A história, que envolve o escritor português Augusto Abelaira (1926-2003) e a Nova Gramática do Português Contemporâneo (Lisboa, Edições João Sá da Costa, 194), de Celso Cunha e Lindley Cintra, é contada pelo linguista e filólogo Ivo Castro, no artigo "Abelaira, Pessoa e os gramáticos", publicado em 2003* e em “O linguista e a fixação da norma”, de 2002 (este último disponível aqui). Ambos os artigos foram mais tarde incluídos em A Estrada de Cintra - Estudos de Linguística Portuguesa (Imprensa Nacional-Casa da Moeda, 2017, pp. 265-274 e 295-311). O essencial desse episódio também foi citado pelo Ciberdúvidas em duas ocasiões (aqui e aqui).
Não se sabe ao certo qual seria o tópico em dúvida, como o próprio Ivo Castro faz questão de frisar: «Abelaira não recorda qual a questão que protagonizou a anedota [...].» Mesmo assim, partindo das abonações da obra de Augusto Abelaira que Celso Cunha e Lindley Cintra Castro incluíram na Nova Gramática do Português Contemporâneo (Lisboa, Edições João Sá da Costa, 1984), Castro (2017, pp. 269-272) identifica e lista uma série de questões «que são menos de correção que de estilo» (os números de página remetem para Cunha e Cintra, op. cit.):
– a explicitação do sujeito com formas como «eu próprio» e «eu mesmo»;
– a posposição do possessivo, como em «impressão minha»;
– o uso do futuro do pretérito simples (que se confunde com o condicional) com valor de possibilidade: «Tens a certeza de que, passadas as primeiras semanas, não lamentaria tamanho sacrifício?» (Cunha e Cintra, p. 450);
– o uso do futuro do pretérito composto para marcar dúvida quanto a eventos passados: «Sem ti, quem sabe?, teria sido uma grande cantora» (Cunha e Cintra, p. 453);
– a concordância com construção «um dos que...»: «És um dos raros homens que têm o mundo nas mãos.» (Cunha e Cintra, p. 498);
– a concordância com sujeito composto constituído por sinónimos (ver também aqui): «A conciliação, a harmonia entre uns e outros é possível» (Cunha e Cintra, p. 498);
– a concordância com um sujeito realizado por pronomes pessoais ligados pelas conjunções ou e nem: «Nem tu nem eu soubemos ser ser nós uma única vez» (Cunha e Cintra, p. 271).

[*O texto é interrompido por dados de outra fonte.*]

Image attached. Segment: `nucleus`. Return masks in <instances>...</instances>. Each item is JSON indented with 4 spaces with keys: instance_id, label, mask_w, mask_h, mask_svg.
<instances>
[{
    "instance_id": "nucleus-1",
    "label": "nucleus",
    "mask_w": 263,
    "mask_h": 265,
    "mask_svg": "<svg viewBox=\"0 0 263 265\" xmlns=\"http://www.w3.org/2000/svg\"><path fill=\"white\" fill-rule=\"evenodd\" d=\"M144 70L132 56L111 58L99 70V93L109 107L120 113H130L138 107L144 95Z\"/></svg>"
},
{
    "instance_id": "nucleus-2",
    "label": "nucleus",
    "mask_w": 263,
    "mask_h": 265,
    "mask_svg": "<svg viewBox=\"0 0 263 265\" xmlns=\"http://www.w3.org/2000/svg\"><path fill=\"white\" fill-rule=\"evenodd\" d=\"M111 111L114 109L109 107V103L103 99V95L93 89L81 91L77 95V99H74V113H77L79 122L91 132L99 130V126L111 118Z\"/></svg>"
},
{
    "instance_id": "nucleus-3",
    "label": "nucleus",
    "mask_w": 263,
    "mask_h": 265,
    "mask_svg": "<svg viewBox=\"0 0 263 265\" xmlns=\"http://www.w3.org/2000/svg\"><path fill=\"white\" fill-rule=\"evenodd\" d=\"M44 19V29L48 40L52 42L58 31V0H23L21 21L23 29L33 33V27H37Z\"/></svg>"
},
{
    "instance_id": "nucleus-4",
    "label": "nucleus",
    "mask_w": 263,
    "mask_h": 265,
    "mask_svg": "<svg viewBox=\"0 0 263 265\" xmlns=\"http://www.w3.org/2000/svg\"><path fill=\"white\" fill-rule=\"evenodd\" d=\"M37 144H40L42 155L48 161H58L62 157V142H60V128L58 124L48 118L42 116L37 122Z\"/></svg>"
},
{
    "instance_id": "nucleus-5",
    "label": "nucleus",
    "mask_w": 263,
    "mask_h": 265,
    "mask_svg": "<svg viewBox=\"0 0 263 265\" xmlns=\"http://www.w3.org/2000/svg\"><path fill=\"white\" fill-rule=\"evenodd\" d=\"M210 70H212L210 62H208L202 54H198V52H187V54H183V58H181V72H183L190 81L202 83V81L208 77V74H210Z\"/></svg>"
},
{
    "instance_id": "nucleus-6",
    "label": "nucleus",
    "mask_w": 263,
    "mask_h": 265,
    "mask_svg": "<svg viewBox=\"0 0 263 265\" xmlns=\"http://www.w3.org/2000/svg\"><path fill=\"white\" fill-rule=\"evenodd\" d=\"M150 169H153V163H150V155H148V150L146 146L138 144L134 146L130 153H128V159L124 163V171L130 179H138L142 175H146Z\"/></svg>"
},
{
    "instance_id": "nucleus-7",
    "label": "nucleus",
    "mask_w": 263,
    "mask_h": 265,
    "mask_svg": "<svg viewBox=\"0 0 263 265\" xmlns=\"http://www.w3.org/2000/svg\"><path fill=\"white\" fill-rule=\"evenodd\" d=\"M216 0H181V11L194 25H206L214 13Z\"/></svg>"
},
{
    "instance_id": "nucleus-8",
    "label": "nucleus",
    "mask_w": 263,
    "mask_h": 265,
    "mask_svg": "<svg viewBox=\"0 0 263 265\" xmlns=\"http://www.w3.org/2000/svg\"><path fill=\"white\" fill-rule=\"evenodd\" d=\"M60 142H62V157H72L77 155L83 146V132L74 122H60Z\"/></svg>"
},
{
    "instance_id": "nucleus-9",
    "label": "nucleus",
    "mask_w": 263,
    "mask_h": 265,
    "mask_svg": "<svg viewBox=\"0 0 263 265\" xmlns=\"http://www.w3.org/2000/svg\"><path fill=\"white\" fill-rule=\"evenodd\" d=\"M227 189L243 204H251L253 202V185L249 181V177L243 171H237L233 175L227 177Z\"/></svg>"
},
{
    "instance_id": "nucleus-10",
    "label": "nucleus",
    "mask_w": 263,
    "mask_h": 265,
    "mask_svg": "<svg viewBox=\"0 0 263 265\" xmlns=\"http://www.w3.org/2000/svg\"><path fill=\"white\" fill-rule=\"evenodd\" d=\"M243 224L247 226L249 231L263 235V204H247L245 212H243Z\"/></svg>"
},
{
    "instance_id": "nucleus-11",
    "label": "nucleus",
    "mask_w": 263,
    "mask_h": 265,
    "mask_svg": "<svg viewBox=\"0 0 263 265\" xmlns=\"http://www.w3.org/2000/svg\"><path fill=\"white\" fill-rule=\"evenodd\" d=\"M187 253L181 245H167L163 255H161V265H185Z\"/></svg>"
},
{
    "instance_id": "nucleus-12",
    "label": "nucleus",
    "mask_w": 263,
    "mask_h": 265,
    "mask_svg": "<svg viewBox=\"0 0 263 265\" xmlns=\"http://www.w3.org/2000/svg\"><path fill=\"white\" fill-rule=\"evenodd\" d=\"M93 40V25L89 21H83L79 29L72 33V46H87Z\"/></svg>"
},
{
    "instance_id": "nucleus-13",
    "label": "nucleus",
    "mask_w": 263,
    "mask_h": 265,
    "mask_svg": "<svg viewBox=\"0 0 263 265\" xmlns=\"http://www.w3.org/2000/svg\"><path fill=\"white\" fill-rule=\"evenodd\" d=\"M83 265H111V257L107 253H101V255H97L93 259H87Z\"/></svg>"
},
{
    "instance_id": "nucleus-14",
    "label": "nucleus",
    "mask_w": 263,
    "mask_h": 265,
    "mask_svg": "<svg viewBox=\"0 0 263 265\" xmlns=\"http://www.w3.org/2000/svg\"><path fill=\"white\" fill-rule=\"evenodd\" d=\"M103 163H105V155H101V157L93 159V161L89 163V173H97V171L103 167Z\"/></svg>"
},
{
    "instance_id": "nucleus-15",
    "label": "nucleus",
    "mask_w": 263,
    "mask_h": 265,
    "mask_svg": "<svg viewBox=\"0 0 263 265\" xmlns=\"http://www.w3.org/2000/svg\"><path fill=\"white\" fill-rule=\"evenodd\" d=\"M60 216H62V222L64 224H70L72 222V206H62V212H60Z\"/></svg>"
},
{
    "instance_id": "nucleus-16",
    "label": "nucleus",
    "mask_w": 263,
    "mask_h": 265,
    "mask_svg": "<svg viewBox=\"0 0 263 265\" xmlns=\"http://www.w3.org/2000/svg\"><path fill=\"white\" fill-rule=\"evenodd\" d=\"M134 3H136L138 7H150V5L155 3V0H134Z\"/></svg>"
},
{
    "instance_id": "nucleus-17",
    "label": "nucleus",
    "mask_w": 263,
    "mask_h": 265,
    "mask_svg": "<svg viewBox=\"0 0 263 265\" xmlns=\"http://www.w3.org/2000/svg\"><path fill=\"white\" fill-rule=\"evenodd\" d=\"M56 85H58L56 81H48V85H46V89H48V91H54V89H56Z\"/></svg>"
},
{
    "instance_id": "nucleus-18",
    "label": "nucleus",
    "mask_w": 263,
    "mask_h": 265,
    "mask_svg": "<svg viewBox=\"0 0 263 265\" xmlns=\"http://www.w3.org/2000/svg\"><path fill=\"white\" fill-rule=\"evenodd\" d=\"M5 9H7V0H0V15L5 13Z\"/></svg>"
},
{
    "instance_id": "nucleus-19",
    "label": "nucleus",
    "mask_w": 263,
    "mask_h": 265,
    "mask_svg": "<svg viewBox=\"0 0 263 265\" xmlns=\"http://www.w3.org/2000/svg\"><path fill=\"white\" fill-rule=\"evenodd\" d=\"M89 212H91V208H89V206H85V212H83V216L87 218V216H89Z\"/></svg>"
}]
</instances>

Esta história tem o interesse de pôr em causa a importância que as abonações literárias tiveram e ainda têm como modelos de correção linguística, como o próprio Ivo Castro observa (2017, págs. 271/272):
«Ponto da situação: há uma série de ideias feitas quanto ao papel fundamental que a língua dos escritores deve desempenhar no estabelecimento da normativa gramatical. Mas verifica-se que regras gramaticais contraditórias podem ser encontradas na obra de dois escritores ou, ainda, na mesma obra do mesmo escritor. Não surpreende, portanto, que um escritor duvide de determinada regra de que é o mentor consagrado. Tudo isto aponta, afinal, para o risco de se construir totalmente uma gramática normativa sobre o testemunho de escritores (ou sobre uma classe única de fontes linguísticas).»
* Referências completas: “Abelaira, Pessoa e os Gramáticos”, Criação e Crítica. Homenagem de 8 poetas e 8 ensaístas a Giulia Lanciani, organização de Giorgio de Marchis, Lisboa, Caminho, 2003, p. 65-76; “O linguista e a fixação da norma”, Actas do XVIII Encontro Nacional da Associação Portuguesa de Linguística, Porto, 2002, Lisboa, Associação Portuguesa de Linguística, 2003, p. 11-24.